The bibliography, divided into sections on reference works, earlier editions, commentaries and translations of the Anthologia Graeca and Athenaeus, and works cited, is extensive and up-to-date. In fact, Floridi offers us glimpses of the future of scholarly publications. She cites, with some regularity, works that were in-press at the time of the commentary’s publication.
This introduction, text, and commentary on Hedylus join Floridi’s other significant contributions to the editing and exegesis of Greek epigram.[11] The book is handsomely produced and meets the high standards of De Gruyter’s Texte und Kommentare series. Graduate students and scholars will benefit from the learning and sober judgement to be found on each one of its pages.
Notes
[1] L. Argentieri, Gli epigrammi degli Antipatri (Bari 2003); A. Sens, Asclepiades of Samos: Epigrams and Fragments (Oxford 2011); L. A. Guichard, Asclepíades de Samos: Epigramas y fragmentos (Bern 2004); M. Ypsilanti, The Epigrams of Crinagoras of Mytilene (Oxford 2018); G. Galán Vioque, Dioscórides, Epigrammas (Huelva 2001); A. Schatzmann, Nikarchos II, Epigrammata (Göttingen 2012).
[2] The dubia are: 13 Floridi = Asclepiades HE 40 = AP 5.161 (bis AP 11.9), a humorous epigram on courtesans attributed to either Hedylus or Asclepiades by C in the lemma to AP 5.161 and to Simonides in the lemmata to AP 11.9 and Pl, and 14 Floridi = SH 459 = Strabo 14.6.3, a fragmentary work of three elegiac couplets on deer sacred to Apollo reconstructed from quotations and ascribed by Strabo to “Hedylus or anybody whosoever” (εἴθ᾽ Ἡδύλος ἐστίν, εἴθ᾽ ὁστισοῦν). Floridi rejects the notion that Strabo questioned the ascription of these lines to Hedylus on the basis of his perceived lack of geographic knowledge, as recently proposed by Cairns (Hellenistic Epigrams: Contexts of Exploration [Cambridge 2016]: 102).
[3] R. Reitzenstein, Epigramm und Skolion (Giessen 1893): 96-102.

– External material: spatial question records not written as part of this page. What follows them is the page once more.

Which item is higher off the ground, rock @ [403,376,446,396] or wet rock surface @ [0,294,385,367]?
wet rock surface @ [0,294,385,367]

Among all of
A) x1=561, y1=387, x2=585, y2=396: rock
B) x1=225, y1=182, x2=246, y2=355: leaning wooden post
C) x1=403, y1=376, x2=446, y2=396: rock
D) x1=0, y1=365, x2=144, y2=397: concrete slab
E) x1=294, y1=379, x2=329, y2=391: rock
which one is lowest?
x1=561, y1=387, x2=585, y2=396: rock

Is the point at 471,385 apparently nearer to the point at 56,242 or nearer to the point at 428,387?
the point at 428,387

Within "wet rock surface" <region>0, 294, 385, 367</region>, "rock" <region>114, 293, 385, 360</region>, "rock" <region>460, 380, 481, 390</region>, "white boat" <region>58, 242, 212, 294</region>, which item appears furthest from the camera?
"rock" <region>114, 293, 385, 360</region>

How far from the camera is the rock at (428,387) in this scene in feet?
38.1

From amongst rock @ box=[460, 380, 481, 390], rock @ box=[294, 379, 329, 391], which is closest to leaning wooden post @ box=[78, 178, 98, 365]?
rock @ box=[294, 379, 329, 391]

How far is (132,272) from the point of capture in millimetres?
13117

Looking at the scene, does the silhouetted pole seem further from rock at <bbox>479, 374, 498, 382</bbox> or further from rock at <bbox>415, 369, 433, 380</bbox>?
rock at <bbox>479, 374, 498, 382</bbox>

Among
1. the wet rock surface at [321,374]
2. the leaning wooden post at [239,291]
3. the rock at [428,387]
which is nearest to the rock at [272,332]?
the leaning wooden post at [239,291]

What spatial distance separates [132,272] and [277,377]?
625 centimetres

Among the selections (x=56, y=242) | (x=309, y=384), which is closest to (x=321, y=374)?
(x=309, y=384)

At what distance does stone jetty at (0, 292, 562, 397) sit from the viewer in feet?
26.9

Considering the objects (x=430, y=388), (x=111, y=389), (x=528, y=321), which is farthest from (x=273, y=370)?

[4] A. Cameron, The Greek Anthology: From Meleager to Planudes (Oxford 1993): 374.
[5] P. Parsons, H. Maehler, and F. Maltomini, The Vienna Epigrams Papyrus (Berlin 2015).
[6] On this epigram see the discussion in A. Sens, “Hedylus (4 and 5 Gow-Page) and Callimachean Poetics”, Mnemosyne 68: 40-52 (2015), whose analysis is adopted and reinforced in Floridi’s treatment.
[7] K. J. Gutzwiller, Poetics Garlands: Hellenistic Epigrams in Context (Berkeley 1998), 176 with further discussion in n. 119.
[8] Floridi prints the emendation of Kaibel for λιθούμεθ᾽ ἅπαντα πάλαι ποu in the Venet. Marc. gr. 447 manuscript of Athenaeus. She rightly rejects as “inutilmente complicata” (148) the recent emendation of Schaps (“Our Medusa: A Gorging Gorgon in Hedylus 9”, SCI35 [2016]: 59-64): λιθούμεθα φαντασίᾳ που.
[9] Floridi sets her discussion in critical opposition to the approach exemplified by G. Nisbet, Greek Epigram in the Roman Empire: Martial’s Forgotten Rivals (Oxford 2003), who emphasizes the influence of Aristophanes and Old Comedy on Greek imperial scoptic epigrammatists and downplays the existence of thematic roots in earlier epigram.
[10] A. F. S. Gow and D. L. Page, The Greek Anthology: Hellenistic Epigrams vol. 2: 297 (Cambridge 1965).
[11] L. Floridi, Stratone di Sardi: Epigrammi (Alessandria 2007) reviewed in BMCR 2008.01.03 and L. Floridi, Lucillio: Epigrammi (Berlin 2014) reviewed in BMCR 2015.05.03.